Rafał Trzaskowski wygrywa prawybory

Głosowanie w prawyborach, do udziału w których uprawnionych było ponad 25 tys. działaczy PO, Nowoczesnej, Zielonych i Inicjatywy Polska, rozpoczęło się o godz. 8 w piątek i zakończyło się o północy. Działacze KO wybierali między prezydentem Warszawy, wiceszefem PO Rafałem Trzaskowskim a szefem MSZ Radosławem Sikorskim.

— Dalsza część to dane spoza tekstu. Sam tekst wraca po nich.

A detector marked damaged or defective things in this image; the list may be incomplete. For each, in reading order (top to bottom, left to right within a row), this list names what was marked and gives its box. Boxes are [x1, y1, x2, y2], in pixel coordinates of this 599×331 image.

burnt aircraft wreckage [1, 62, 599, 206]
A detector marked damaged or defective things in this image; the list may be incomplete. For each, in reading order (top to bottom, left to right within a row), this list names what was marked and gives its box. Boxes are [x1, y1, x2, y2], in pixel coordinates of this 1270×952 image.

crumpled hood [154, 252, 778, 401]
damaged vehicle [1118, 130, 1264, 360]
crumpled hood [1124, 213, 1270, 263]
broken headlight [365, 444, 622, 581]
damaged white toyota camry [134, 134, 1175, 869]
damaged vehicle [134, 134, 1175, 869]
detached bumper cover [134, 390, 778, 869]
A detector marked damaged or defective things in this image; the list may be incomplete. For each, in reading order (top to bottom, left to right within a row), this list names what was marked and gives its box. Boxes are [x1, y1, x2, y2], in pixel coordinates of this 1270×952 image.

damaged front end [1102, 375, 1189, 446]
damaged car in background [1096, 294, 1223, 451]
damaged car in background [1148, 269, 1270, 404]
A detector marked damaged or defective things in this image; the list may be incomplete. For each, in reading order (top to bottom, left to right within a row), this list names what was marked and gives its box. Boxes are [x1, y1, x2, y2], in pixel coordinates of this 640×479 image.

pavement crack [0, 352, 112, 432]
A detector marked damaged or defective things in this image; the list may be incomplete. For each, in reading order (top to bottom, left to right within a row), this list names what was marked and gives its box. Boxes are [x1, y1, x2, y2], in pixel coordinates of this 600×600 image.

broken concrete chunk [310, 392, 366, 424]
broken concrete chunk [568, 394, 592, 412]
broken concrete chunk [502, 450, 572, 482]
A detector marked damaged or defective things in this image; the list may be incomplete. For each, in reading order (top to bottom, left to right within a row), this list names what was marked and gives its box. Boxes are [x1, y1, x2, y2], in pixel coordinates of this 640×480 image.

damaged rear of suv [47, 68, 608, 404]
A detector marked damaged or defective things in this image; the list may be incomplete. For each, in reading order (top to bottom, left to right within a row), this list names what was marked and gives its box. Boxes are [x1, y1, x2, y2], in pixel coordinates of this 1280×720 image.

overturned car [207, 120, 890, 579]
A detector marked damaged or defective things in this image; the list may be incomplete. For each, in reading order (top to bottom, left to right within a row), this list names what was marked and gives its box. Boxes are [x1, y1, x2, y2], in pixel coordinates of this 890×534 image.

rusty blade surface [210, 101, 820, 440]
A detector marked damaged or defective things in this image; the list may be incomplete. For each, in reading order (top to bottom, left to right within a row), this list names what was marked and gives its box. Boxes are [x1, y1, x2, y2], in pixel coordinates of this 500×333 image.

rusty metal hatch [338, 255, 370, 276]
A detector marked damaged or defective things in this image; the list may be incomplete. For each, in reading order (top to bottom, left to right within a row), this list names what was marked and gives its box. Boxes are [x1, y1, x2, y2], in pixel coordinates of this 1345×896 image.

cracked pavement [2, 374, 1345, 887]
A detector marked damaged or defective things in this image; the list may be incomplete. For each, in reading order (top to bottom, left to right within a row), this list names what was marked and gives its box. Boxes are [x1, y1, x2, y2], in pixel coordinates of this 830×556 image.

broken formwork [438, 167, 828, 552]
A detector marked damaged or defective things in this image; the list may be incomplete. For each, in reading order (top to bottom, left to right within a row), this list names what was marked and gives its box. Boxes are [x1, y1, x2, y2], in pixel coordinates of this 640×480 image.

— W prawyborach KO głos oddało 22 tys. 126 osób — powiedział premier Donald Tusk, ogłaszając wynik głosowania. — Zwycięzca uzyskał 74,75 proc. głosów — mówił premier.

Koalicję Obywatelską w wyborach prezydenckich będzie reprezentował obecny prezydent Warszawy Rafał Trzaskowski. Szef MSZ zaapelował do swoich zwolenników o bezwarunkowe poparcie Trzaskowskiego w nadchodzącej kampanii.

Dalszy ciąg materiału pod wideo

Przemysław Czarnek: to będzie bój do ostatniej chwili

— To było do przewidzenia, że wygra Rafał Trzaskowski. Myślę, że gdyby wcześniej ogłoszono prawybory w KO, to może Radosław Sikorski miałby większe szanse. Zresztą to nie ma żadnego znaczenia, bo dla nas to wszystko jedno, czy kandydatem będzie Trzaskowski, czy Sikorski. Z naszego punktu widzenia najważniejsze jest zebranie całej prawicowej sceny politycznej. To będzie klucz do zwycięstwa — mówi w rozmowie z Onetem Przemysław Czarnek.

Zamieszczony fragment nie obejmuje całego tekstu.